> **EXERCISE DIRECTIONS**
The required output consists solely of the lines from the line containing "潮州宠物猫宠物狗航空运输" through the end of the records, copied exactly.
+++
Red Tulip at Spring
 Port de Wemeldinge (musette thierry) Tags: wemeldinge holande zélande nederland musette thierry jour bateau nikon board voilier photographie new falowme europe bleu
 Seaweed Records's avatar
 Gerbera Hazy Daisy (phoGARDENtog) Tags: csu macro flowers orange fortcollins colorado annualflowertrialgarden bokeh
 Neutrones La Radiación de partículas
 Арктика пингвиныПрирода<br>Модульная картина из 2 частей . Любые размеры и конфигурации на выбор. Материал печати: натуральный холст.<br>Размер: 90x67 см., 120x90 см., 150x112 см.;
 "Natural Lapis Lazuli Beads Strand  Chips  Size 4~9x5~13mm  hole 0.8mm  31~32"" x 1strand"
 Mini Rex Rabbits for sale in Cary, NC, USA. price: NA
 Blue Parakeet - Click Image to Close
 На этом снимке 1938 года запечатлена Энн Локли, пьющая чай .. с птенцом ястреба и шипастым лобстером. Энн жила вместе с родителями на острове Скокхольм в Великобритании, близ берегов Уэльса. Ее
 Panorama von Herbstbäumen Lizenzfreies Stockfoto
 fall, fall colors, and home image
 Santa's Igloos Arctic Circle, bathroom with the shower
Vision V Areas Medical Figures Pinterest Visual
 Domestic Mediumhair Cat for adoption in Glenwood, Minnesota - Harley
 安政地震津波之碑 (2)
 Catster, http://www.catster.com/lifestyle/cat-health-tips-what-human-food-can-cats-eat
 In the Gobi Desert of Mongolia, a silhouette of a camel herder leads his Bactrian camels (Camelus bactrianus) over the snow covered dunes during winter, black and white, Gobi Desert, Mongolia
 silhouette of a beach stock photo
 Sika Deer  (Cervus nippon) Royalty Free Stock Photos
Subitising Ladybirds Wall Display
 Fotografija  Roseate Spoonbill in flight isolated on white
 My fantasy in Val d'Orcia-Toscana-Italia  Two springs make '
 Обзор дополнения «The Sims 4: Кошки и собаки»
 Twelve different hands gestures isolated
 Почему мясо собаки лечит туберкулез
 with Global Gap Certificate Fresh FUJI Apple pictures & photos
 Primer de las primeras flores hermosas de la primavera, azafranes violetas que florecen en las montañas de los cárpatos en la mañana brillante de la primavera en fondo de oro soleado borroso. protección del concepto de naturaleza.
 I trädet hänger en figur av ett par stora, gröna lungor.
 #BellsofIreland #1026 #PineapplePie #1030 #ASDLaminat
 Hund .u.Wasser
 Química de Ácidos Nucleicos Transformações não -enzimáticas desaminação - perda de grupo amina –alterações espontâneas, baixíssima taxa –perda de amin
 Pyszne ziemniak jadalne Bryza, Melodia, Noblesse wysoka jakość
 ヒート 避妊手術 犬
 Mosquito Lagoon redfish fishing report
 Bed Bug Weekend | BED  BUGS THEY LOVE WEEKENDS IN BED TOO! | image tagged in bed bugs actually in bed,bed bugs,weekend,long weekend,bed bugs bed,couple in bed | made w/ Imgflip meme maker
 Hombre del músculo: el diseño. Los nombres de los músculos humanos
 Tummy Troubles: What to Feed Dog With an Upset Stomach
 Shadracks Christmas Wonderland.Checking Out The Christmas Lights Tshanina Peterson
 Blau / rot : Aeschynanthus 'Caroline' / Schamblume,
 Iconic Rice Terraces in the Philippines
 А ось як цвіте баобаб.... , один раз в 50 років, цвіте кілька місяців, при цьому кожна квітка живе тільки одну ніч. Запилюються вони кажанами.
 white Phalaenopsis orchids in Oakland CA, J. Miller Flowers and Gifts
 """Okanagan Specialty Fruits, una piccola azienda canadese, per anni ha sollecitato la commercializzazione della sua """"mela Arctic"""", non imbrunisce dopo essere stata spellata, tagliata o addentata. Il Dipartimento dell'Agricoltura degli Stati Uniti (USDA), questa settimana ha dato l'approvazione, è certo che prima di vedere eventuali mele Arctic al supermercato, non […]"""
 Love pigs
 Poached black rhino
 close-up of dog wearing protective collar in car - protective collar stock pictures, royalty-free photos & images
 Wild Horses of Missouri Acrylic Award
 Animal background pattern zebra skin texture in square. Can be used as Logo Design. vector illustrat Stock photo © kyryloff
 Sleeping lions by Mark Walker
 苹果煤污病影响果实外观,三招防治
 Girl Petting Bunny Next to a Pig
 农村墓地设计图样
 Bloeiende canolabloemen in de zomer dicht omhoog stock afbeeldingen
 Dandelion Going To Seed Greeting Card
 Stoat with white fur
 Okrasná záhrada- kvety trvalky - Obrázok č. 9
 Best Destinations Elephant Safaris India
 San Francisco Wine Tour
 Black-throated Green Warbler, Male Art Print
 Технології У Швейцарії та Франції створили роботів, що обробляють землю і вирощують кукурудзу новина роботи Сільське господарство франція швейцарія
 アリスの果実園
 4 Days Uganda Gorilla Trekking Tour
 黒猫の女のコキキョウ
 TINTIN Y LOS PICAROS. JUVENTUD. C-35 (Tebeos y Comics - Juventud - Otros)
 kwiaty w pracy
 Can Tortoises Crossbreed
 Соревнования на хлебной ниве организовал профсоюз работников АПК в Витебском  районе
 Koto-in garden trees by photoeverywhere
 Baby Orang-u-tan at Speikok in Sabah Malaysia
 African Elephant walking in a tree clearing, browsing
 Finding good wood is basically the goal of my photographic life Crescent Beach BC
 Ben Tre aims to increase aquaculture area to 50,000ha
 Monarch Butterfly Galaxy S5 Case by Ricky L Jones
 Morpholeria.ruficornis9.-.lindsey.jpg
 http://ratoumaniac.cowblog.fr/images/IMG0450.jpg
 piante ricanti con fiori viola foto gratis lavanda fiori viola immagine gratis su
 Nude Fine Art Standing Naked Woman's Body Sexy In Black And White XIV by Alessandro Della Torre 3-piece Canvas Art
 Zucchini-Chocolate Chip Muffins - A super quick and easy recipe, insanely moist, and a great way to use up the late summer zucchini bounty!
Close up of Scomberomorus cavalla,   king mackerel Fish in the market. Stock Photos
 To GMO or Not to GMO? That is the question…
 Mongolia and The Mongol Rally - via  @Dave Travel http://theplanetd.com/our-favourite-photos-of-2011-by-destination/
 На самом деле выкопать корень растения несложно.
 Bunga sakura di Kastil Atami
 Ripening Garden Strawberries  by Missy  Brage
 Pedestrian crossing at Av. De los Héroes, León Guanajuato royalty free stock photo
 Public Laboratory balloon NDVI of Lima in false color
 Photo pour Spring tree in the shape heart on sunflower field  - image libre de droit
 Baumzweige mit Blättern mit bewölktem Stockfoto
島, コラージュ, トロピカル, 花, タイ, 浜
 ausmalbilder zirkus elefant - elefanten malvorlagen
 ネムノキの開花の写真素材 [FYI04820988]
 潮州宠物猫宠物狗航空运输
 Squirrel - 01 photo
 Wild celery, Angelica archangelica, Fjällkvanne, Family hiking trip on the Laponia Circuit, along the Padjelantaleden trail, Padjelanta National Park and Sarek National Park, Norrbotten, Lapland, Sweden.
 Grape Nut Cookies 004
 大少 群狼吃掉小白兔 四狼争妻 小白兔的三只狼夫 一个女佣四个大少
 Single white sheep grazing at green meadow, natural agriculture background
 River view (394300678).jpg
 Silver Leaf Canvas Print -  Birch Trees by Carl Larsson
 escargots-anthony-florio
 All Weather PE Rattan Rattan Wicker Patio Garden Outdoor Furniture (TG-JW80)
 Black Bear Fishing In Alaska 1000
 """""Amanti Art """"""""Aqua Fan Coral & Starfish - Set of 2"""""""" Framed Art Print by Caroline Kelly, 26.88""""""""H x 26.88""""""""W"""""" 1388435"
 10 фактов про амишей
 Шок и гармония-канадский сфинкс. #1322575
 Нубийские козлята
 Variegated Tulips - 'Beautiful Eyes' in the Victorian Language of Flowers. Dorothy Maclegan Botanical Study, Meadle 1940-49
+++
> **WRITTEN SOLUTION**
 潮州宠物猫宠物狗航空运输
 Squirrel - 01 photo
 Wild celery, Angelica archangelica, Fjällkvanne, Family hiking trip on the Laponia Circuit, along the Padjelantaleden trail, Padjelanta National Park and Sarek National Park, Norrbotten, Lapland, Sweden.
 Grape Nut Cookies 004
 大少 群狼吃掉小白兔 四狼争妻 小白兔的三只狼夫 一个女佣四个大少
 Single white sheep grazing at green meadow, natural agriculture background
 River view (394300678).jpg
 Silver Leaf Canvas Print -  Birch Trees by Carl Larsson
 escargots-anthony-florio
 All Weather PE Rattan Rattan Wicker Patio Garden Outdoor Furniture (TG-JW80)
 Black Bear Fishing In Alaska 1000
 """""Amanti Art """"""""Aqua Fan Coral & Starfish - Set of 2"""""""" Framed Art Print by Caroline Kelly, 26.88""""""""H x 26.88""""""""W"""""" 1388435"
 10 фактов про амишей
 Шок и гармония-канадский сфинкс. #1322575
 Нубийские козлята
 Variegated Tulips - 'Beautiful Eyes' in the Victorian Language of Flowers. Dorothy Maclegan Botanical Study, Meadle 1940-49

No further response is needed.